### AIM OF THE EXERCISE
Rewrite the data from its beginning through the line containing "4488 inches", replacing "camera" with "lens" and leaving everything else unchanged; omit the pictures.

### EXERCISE MATERIALS
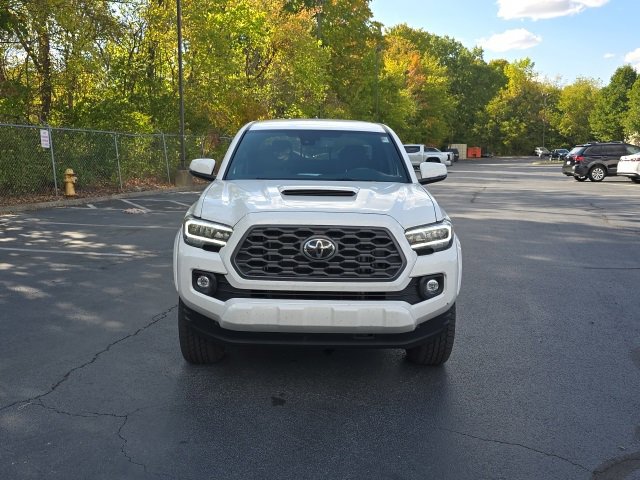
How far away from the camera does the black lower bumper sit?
155 inches

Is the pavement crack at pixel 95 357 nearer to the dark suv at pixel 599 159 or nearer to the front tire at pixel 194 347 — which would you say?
the front tire at pixel 194 347

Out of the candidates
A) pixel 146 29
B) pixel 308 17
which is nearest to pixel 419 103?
pixel 308 17

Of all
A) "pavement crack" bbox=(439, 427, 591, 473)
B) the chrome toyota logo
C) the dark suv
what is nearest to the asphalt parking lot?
"pavement crack" bbox=(439, 427, 591, 473)

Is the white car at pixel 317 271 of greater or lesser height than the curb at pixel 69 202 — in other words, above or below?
above

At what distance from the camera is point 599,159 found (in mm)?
29516

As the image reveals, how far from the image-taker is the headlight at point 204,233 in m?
4.05

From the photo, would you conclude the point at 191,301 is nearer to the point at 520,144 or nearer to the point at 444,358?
the point at 444,358

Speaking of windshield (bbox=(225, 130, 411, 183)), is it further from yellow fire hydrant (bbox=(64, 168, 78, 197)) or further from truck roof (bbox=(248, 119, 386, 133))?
yellow fire hydrant (bbox=(64, 168, 78, 197))

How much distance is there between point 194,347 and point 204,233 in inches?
34.4

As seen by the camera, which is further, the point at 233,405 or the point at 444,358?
the point at 444,358

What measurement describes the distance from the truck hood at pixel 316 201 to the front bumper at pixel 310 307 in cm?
26

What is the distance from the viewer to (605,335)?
5.46 metres

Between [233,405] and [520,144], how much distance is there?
4488 inches

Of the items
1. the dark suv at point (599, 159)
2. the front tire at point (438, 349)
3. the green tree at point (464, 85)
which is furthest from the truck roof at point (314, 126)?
the green tree at point (464, 85)
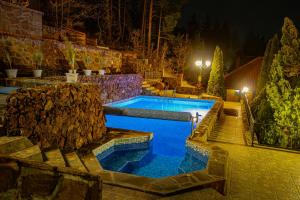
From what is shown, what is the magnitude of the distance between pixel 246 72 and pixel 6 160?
2139 centimetres

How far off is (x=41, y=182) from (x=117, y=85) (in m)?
12.2

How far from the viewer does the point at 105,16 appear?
22312 millimetres

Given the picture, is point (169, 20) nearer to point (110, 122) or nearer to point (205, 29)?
point (205, 29)

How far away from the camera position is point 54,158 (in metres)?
4.68

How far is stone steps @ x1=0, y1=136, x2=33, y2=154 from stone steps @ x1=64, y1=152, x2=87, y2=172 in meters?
0.96

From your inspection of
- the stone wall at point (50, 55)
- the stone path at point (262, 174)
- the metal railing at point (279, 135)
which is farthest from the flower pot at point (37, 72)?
the metal railing at point (279, 135)

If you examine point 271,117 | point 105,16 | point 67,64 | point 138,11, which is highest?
point 138,11

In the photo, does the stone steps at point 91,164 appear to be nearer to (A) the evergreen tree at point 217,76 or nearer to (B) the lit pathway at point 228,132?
(B) the lit pathway at point 228,132

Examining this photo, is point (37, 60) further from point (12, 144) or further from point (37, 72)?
point (12, 144)

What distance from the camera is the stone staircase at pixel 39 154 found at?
13.0 feet

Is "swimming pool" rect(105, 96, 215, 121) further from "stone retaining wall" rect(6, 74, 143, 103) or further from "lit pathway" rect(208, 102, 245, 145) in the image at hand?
"lit pathway" rect(208, 102, 245, 145)

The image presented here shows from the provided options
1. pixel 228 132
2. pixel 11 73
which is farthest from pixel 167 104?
pixel 11 73

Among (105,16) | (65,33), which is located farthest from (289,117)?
(105,16)

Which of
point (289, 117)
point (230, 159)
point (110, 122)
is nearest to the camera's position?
point (230, 159)
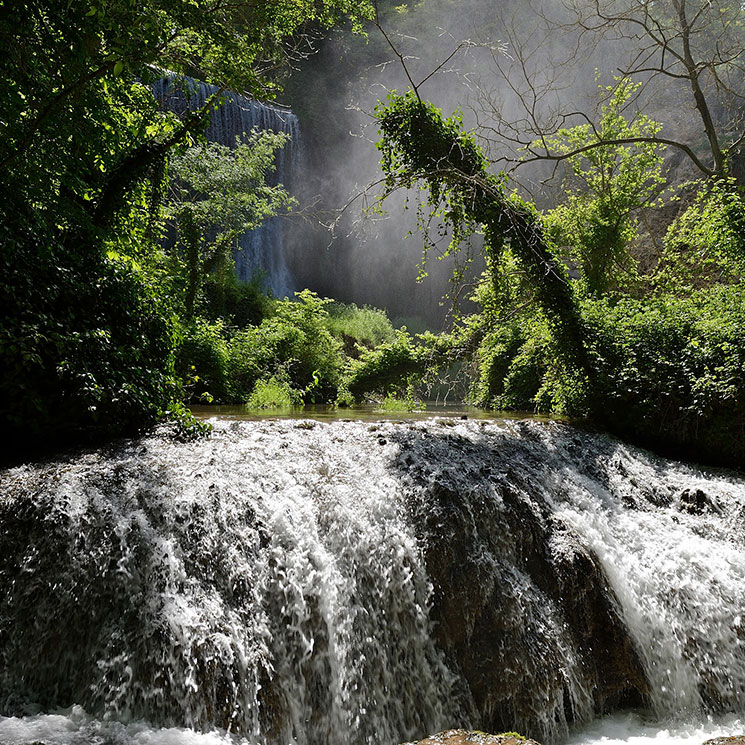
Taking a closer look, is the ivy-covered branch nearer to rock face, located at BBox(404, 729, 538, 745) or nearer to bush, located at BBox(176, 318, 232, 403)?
bush, located at BBox(176, 318, 232, 403)

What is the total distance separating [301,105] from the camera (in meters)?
26.9

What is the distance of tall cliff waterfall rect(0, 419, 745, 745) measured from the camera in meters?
3.13

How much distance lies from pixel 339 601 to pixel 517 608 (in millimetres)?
1455

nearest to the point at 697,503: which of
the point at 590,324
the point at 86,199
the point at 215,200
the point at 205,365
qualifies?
the point at 590,324

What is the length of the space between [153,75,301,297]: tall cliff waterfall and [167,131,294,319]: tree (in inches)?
82.0

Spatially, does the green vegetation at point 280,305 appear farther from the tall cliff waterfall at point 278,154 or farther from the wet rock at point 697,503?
the tall cliff waterfall at point 278,154

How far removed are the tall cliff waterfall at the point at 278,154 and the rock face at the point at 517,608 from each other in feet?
54.4

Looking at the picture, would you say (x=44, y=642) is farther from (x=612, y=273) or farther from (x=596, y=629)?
(x=612, y=273)

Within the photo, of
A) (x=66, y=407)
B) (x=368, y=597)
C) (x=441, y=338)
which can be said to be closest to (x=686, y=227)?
(x=441, y=338)

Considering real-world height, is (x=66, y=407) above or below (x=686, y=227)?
below

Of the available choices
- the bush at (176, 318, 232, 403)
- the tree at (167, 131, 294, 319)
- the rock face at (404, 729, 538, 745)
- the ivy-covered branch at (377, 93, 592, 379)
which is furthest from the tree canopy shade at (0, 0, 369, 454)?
the tree at (167, 131, 294, 319)

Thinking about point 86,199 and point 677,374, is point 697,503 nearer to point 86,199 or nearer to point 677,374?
point 677,374

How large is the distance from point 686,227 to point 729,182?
11.6ft

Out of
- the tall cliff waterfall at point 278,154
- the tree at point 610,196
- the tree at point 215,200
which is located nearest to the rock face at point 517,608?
the tree at point 610,196
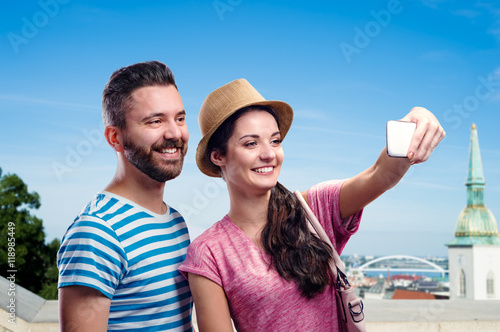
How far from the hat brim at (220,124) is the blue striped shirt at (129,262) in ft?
1.07

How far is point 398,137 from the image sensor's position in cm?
190

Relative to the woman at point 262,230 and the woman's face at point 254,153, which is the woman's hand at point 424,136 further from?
the woman's face at point 254,153

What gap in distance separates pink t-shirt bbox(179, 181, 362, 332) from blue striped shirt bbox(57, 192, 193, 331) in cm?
11

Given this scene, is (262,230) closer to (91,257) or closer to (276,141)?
(276,141)

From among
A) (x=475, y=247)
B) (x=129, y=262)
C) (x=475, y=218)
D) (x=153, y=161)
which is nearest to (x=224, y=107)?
(x=153, y=161)

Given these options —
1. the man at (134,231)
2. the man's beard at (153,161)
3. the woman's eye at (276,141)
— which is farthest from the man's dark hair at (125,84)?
the woman's eye at (276,141)

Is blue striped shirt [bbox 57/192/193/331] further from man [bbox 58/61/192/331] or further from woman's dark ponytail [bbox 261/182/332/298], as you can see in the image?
woman's dark ponytail [bbox 261/182/332/298]

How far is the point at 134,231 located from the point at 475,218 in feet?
341

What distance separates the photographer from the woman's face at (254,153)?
226 centimetres

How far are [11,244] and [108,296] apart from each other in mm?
1956

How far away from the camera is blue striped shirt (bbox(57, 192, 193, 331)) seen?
77.7 inches

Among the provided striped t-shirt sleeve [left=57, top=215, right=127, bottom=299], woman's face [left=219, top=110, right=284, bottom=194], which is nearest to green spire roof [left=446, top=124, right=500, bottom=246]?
woman's face [left=219, top=110, right=284, bottom=194]

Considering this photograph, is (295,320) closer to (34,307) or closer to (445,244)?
(34,307)

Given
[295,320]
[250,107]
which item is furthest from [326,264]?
[250,107]
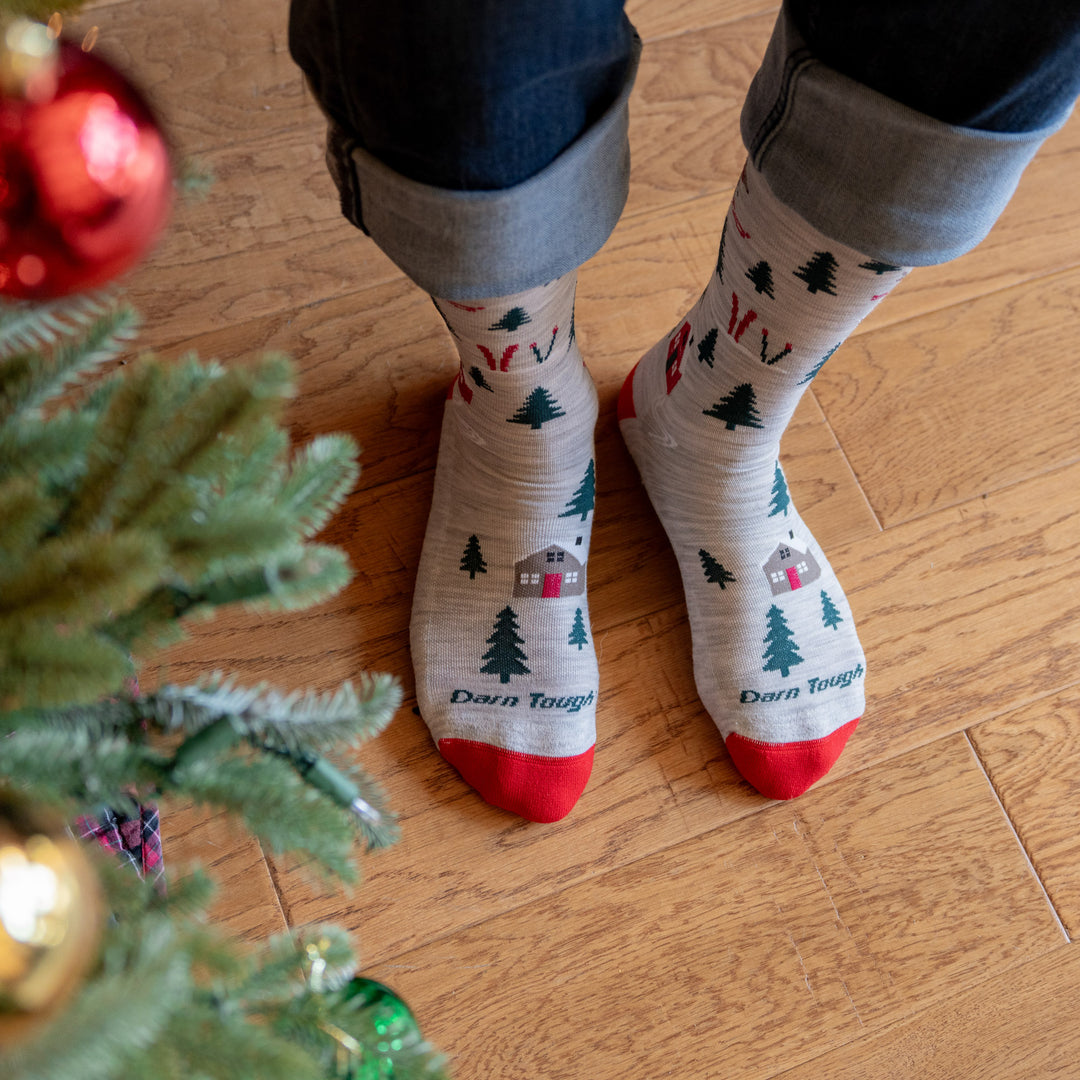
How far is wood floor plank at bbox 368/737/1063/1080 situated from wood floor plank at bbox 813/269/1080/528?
29 cm

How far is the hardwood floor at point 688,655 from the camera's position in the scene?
0.74 meters

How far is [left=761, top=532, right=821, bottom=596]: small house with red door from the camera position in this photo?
0.81 metres

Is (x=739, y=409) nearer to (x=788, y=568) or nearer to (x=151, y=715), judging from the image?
(x=788, y=568)

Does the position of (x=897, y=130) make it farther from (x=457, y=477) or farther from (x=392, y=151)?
(x=457, y=477)

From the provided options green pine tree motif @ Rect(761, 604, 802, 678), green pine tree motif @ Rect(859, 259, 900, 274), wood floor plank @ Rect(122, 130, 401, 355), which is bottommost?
green pine tree motif @ Rect(761, 604, 802, 678)

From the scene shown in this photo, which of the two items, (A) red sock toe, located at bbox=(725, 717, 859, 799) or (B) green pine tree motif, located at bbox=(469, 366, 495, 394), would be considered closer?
(B) green pine tree motif, located at bbox=(469, 366, 495, 394)

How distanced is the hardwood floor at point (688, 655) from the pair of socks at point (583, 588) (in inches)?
1.5

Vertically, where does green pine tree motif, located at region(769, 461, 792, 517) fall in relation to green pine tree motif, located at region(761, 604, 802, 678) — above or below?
above

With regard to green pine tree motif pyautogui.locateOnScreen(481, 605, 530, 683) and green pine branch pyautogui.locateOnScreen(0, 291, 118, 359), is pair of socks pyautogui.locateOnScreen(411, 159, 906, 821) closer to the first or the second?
green pine tree motif pyautogui.locateOnScreen(481, 605, 530, 683)

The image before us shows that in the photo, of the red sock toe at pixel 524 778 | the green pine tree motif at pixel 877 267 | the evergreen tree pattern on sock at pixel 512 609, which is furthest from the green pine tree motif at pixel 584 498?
the green pine tree motif at pixel 877 267

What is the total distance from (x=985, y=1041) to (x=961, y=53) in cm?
74

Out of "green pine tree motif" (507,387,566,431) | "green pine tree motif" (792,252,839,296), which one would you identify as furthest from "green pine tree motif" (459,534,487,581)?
"green pine tree motif" (792,252,839,296)

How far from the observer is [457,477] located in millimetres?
818

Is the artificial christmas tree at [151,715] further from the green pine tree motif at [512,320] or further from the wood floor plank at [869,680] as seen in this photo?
the wood floor plank at [869,680]
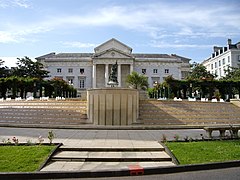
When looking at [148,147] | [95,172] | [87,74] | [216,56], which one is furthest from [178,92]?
[216,56]

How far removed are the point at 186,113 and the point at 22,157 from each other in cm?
1697

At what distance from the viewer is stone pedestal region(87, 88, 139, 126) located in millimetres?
18328

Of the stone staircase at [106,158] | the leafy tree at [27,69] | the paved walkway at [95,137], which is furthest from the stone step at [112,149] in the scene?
the leafy tree at [27,69]

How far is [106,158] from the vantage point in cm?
856

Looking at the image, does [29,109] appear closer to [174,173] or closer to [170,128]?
[170,128]

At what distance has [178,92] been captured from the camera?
43.7 m

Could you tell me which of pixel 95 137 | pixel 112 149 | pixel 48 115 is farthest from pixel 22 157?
pixel 48 115

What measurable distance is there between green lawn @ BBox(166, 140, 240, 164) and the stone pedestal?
832cm

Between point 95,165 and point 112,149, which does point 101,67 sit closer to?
point 112,149

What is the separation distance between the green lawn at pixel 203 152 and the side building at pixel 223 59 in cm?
6698

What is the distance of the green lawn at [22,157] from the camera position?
7.26 metres

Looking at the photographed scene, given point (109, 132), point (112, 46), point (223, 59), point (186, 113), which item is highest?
point (112, 46)

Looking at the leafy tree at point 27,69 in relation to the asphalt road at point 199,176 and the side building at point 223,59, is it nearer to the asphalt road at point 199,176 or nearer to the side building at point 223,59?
the side building at point 223,59

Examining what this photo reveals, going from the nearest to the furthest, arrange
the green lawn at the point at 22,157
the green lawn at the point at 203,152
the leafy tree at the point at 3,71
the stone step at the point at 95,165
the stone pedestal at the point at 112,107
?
the green lawn at the point at 22,157 → the stone step at the point at 95,165 → the green lawn at the point at 203,152 → the stone pedestal at the point at 112,107 → the leafy tree at the point at 3,71
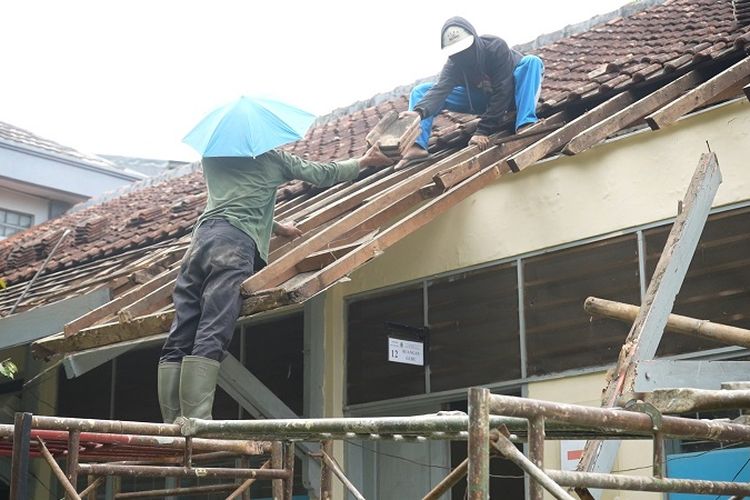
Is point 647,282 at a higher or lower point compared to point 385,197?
lower

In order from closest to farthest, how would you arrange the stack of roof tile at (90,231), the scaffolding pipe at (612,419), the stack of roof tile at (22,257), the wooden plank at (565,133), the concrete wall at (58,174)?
the scaffolding pipe at (612,419)
the wooden plank at (565,133)
the stack of roof tile at (90,231)
the stack of roof tile at (22,257)
the concrete wall at (58,174)

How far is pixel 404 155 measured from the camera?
28.2 feet

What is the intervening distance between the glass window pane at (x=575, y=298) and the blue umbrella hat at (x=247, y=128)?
2.02 meters

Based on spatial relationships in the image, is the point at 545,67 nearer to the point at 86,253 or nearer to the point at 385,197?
the point at 385,197

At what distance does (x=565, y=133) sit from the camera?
7.73m

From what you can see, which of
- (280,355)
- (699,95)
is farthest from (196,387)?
(280,355)

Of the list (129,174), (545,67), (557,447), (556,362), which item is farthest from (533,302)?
(129,174)

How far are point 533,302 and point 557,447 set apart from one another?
102 cm

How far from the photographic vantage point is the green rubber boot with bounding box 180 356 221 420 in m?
6.14

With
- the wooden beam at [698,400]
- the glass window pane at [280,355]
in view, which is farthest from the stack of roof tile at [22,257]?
the wooden beam at [698,400]

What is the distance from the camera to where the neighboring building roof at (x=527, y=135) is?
7.71 metres

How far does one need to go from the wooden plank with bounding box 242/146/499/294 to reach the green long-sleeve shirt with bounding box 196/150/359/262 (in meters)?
0.25

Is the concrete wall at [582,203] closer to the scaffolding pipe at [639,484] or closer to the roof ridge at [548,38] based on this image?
the scaffolding pipe at [639,484]

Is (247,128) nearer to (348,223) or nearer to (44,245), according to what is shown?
(348,223)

### TASK OUTPUT
How far away from the lens does the black lower bumper sit?
155 inches

Is the pavement crack at pixel 95 357 nearer to the dark suv at pixel 599 159 or nearer to the front tire at pixel 194 347 — which would you say?
the front tire at pixel 194 347

Out of the candidates
A) pixel 146 29
B) pixel 308 17
which is nearest to pixel 419 103?
pixel 308 17

Of all
A) "pavement crack" bbox=(439, 427, 591, 473)
B) the chrome toyota logo
C) the dark suv
what is nearest to the asphalt parking lot?
"pavement crack" bbox=(439, 427, 591, 473)

Is the white car at pixel 317 271 of greater or lesser height than the curb at pixel 69 202 — in other words, above or below?
above

At what distance from the lens is point 599,159 found (in mm)?
29516

As the image reveals, how far from the image-taker is the headlight at point 204,233 in m?
4.05

From the photo, would you conclude the point at 191,301 is nearer to the point at 520,144 or nearer to the point at 444,358?
the point at 444,358

Speaking of windshield (bbox=(225, 130, 411, 183)), is it further from yellow fire hydrant (bbox=(64, 168, 78, 197)) or further from truck roof (bbox=(248, 119, 386, 133))?
yellow fire hydrant (bbox=(64, 168, 78, 197))

How much distance is there between point 194,347 and point 204,233 in inches?
34.4

As seen by the lens, which is further, the point at 233,405 or the point at 444,358?
the point at 444,358

What measurement describes the distance from the truck hood at pixel 316 201 to the front bumper at pixel 310 307 in cm?
26

What is the distance from the viewer to (605,335)?
5.46 metres

Between [233,405] and [520,144], how much distance is there?
4488 inches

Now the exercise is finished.